AP PHOTOS: In Tijuana, faces of the US-Mexico border

In this April 5, 2017 photo, Californian Yesenia Huerta, 23, poses for a portrait in Tijuana, Mexico. Huerta, who says she is citizen of the universe, lives in Tijuana because it's more affordable than San Diego. She crosses to San Diego almost daily to study journalism and work part time in a sporting goods store. (AP Photo/Rodrigo Abd) (The Associated Press)

In this April 5, 2017 photo, Sinaloans Juan Lopez and wife Luz Noris, pose for a portrait in Tijuana, Mexico. The couple, who now live in Tijuana, cross the bridge to the United States only to go shopping and to visit relatives. They say it is much more difficult to get across now than in the past. (AP Photo/Rodrigo Abd) (The Associated Press)

In this April 5, 2017 photo, construction worker Paul Johnson, 31, from San Diego, poses for the portrait in Tijuana, Mexico. Johnson was returning to the U.S. after spending some time at the beach south of Tijuana. (AP Photo/Rodrigo Abd) (The Associated Press)

Over two weeks, AP journalists Rodrigo Abd and Christopher Sherman logged 3,000 miles in a rented Jeep traveling from the Gulf of Mexico to the Pacific Ocean, crisscrossing back and forth across the world's 10th-longest border 22 times and blogging about the experience .

All along the way they were looking for the right place for Abd to spend a day using his wooden box camera to make striking black-and-white portraits of the people who inhabit the frontier lands. It's a primitive device consisting of a box with a lens and space for a developing lab inside, and shooting, developing and digitizing the images is a painstaking process.
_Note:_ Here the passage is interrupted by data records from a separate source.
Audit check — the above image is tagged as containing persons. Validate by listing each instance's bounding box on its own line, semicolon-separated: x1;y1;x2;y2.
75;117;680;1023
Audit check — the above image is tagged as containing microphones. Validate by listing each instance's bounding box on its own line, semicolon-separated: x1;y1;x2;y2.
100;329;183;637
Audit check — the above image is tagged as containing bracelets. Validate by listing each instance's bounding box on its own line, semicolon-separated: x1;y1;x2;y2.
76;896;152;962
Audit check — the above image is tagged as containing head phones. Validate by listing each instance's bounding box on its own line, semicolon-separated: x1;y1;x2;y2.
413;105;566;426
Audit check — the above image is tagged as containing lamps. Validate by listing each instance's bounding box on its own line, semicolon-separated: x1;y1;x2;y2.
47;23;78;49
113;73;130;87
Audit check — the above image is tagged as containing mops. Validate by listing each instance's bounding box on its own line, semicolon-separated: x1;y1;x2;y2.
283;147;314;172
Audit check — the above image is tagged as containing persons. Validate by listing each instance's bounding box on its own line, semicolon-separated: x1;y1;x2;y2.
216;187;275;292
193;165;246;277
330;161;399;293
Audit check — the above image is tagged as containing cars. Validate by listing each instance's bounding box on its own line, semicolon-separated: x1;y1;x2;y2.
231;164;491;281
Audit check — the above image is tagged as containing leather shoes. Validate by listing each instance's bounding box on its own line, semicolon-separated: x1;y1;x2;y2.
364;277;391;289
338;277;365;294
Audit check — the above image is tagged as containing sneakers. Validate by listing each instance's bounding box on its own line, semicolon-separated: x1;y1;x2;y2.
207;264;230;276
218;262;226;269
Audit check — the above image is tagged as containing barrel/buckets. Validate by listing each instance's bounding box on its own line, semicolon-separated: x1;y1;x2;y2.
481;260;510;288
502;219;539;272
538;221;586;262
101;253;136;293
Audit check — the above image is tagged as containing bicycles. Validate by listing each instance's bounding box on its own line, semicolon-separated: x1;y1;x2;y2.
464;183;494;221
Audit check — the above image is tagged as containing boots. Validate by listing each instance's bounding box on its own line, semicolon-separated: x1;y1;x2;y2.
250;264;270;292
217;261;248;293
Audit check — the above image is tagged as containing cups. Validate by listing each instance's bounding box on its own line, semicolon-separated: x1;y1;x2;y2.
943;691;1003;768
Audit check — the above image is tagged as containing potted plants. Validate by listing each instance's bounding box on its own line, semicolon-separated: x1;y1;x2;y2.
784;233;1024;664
On the last full day of the trip, they finally set it up on a sidewalk in Tijuana, Mexico, near where people enter and leave the Chaparral border crossing. Most were coming or going in a hurry. But some, such as recent deportees from the United States, were just hanging around trying to figure out their next moves.

One by one they posed for the camera in front of a black backdrop and told the journalists a little about themselves, why they were there and what it's like to live along the border at a time of uncertainty for U.S.-Mexico relations under the presidency of Donald Trump.

Then Abd and Sherman used the box camera to take photos of each other, documenting the end of their journey.